BioDataFuse / pyBiodatafuse

Python package for biodatafuse project.
MIT License
3 stars 7 forks source link

Mismatch when combining sources. #107

Open adriaque opened 6 months ago

adriaque commented 6 months ago

I think I found an issue possibly caused by the utils.combine_sources function that is causing a mismatch for some of the annotators when combining them into a single table. The problem is that not all annotator data frames have the same length and when combining them I just found that I have a mismatch in the MINERVA and the WikiPathways annotators. Casually, those annotators for generating the input data are using this code data_df = get_identifier_of_interest(bridgedb_df, "NCBI Gene") instead of this data_df = get_identifier_of_interest(bridgedb_df, "Ensembl") that for example, OpenTargets annotator is using.
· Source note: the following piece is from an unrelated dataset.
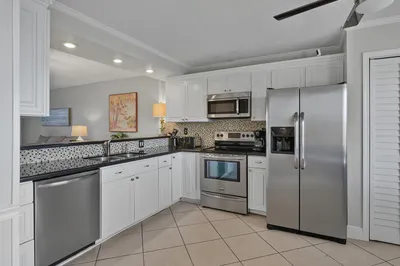 275 Palm Avenue #A407 1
As the source of the identifiers is different and the mapping is not perfect the length of the data frame changes depending on which source ID you are using and that causes a mismatch when merging the data frames.

@tabbassidaloii @YojanaGadiya

YojanaGadiya commented 6 months ago

Thank you @adriaque for rasing this. @tabbassidaloii is now taking care of this in a dedicated PR.

tabbassidaloii commented 6 months ago

I couldn't find a bug in the scripts @adriaque can you please share the screanshot of the table or the input so I can reproduce the error?